Приведу пример: у моей бабушки, о которой мы говорим, было шесть братьев и сестёр, и никто из них не остался религиозным. Каждый из них ударился в свой "изм" – из вышеперечисленных; и между ними постоянно происходили жаркие споры, в которых каждый отстаивал правильность именно своего "изма". Все они, однако, сходились в одном: религия предков, по их мнению, являла собой отжившее и никчемное наследие. На улицах Риги иногда даже происходили драки между идеологически враждебными еврейскими молодежными группировками: настолько горячо они прониклись новыми еврейскими антирелигиозными лжеидеологиями. Бабушка же стала коммунисткой. Теперь тебе понятно, почему моя бабушка ненавидела еврейский штетл?
- И да, и нет. Может, её родители как-то не так воспитывали своих детей, силой пичкали их религией, и поэтому дети взбунтовались?
- Нет, ты путаешь ту эпоху с современностью. Моя бабушка и её братья и сёстры очень любили своих родителей и были сердечно к ним привязаны. Дело в другом. В Риге было много еврейских школ и гимназий с разными языками обучения: идишем, довоенным ивритом-ашкеназитом, немецким, русским, латышским. Но только одна из них была религиозной – "Тора вэ-Дэрэх Эрэц". Религиозные родители не отдавали себе отчёта в том, что не семья сегодня формирует мировоззрение ребенка, а школа. И нередко не понимали, насколько важно не допустить, чтобы ребенок учился в нерелигиозной школе. Исходили из прагматических интересов: для кого-то было важно, чтобы обучение было бесплатным, для другого - чтобы школа была престижной, для третьего - чтобы в ней можно было приобрести хорошие профессиональные навыки. Бабушка поняла, что "Бога нет" ещё в начальной школе, когда учитель им объяснил, что человек якобы произошел от обезьяны, и что придерживающиеся религии люди находятся на уровне развития примитивных африканских племён. Детская психика впитывала весь этот вздор, как губка.
- А твоего папу бабушка воспитала тоже в коммунистическом духе? - спросил Нафтали.
Внезапно зазвонил мобильный телефон. Семен взял трубку.
- Вы Семён Фрайман? Вам звонят из больницы "Адаса". Наблюдается резкое ухудшение в состоянии вашего отца. Приезжайте срочно.
Неделю назад Максим, отец Семёна, внезапно перестал реагировать на внешние раздражители. В больнице поставили диагноз: резкое снижение функции почек и инфекционное заражение организма. Через несколько дней врачи, согласно результатам анализов, констатировали общее улучшение состояния, но в сознание Максим не приходил. Если в первые дни после госпитализации Семёну с большим трудом, но всё-таки удавалось накормить папу простоквашей, то ещё через несколько дней он перестал реагировать на пищу. С середины пятницы до исхода субботы у постели Максима дежурил Семён, а в воскресенье сидел его старший брат Ариэль.

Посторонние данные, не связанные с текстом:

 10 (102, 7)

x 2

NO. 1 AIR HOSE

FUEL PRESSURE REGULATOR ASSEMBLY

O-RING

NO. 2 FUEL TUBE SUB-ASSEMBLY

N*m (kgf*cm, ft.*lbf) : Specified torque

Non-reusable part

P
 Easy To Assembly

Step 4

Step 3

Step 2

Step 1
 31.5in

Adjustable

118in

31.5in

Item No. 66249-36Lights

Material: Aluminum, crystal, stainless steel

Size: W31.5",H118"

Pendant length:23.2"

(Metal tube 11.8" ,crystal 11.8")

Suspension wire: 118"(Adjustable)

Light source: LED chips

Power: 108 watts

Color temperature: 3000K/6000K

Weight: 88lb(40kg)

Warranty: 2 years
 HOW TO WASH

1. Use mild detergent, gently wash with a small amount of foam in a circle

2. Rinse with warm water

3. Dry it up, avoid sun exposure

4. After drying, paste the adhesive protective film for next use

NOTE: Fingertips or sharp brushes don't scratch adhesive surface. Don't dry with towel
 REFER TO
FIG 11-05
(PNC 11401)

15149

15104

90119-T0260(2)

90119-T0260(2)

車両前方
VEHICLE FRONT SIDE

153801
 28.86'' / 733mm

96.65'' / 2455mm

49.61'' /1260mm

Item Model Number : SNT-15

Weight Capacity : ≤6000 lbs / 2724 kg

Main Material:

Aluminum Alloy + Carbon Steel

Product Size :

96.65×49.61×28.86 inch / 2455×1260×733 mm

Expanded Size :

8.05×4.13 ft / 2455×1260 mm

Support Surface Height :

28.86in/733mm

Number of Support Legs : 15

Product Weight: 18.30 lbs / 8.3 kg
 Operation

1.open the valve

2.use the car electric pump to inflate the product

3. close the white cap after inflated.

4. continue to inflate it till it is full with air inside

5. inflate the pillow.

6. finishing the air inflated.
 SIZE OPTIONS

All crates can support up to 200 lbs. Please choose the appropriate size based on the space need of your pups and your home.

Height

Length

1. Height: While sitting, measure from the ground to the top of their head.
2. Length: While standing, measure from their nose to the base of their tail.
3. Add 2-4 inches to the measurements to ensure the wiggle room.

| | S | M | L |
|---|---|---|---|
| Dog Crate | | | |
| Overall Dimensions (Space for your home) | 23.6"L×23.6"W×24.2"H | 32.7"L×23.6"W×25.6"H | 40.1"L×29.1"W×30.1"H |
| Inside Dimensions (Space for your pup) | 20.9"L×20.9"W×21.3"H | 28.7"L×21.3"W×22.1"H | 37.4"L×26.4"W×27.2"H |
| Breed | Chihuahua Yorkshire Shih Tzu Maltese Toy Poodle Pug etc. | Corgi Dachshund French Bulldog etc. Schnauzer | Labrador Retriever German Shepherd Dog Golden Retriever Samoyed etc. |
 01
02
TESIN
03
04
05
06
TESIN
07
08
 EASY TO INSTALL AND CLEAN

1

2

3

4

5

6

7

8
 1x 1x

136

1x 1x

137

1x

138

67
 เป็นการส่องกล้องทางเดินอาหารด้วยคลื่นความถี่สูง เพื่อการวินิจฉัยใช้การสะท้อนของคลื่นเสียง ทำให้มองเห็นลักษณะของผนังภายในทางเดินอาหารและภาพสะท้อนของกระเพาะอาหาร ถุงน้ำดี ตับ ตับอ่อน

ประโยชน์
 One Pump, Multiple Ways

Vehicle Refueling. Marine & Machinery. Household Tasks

Семён немедленно позвонил Ариэлю.
- Где ты? Только что звонили из больницы, сказали срочно приходить!
- Я пошёл оформлять документы для перевода папы в гериатрическую больницу. Скоро буду на месте.
Горестное предчувствие не покидало Семёна в течение долгих пятнадцати минут, и когда, наконец, позвонил Ариэль и сообщил, что отец умер, Семён был к этому в какой-то степени морально готов.
- Папа умер, мне надо срочно ехать в больницу, - сказал Семён Нафтали со стеклянным выражением в глазах.
- Хочешь, я подвезу тебя в Иерусалим? - предложил Нафтали.
- Да, спасибо.
По дороге Семён вспоминал и мысленно прокручивал прошедшие годы. И вдруг он понял, казалось бы, очевидную истину, над которой раньше никогда не задумывался.
До этого ему казалось, что своим еврейским самосознанием он в первую очередь обязан сестре своей бабушки, Хае-Соре. Это она научила Семёна еврейской азбуке, когда он учился во втором классе советской школы; она же рассказывала ему с ностальгией про еврейскую жизнь в довоенной Латвии, про еврейскую (идишистскую) школу, в которой она училась, про две эвакуации: в Оренбург во время Первой мировой войны и в село Галухино Молотовской области во время Второй мировой. Сестра Хаи-Соры, Фейга - бабушка Семёна - не любила рассказывать о прошлом: так сильно на неё повлияла её личная трагедия, связанная с войной, во время которой она потеряла мужа, австро-чешского еврея, нашедшего временное пристанище в Латвии. В начале войны, не получив официальную "броню" на советский эшелон, в котором эвакуировались Фейга и Хая-Сора с детьми и матерью, он решил не пытаться "зайцем" сесть на этот поезд вместе с ними, а собственными силами бежал в Среднюю Азию, где его след исчез.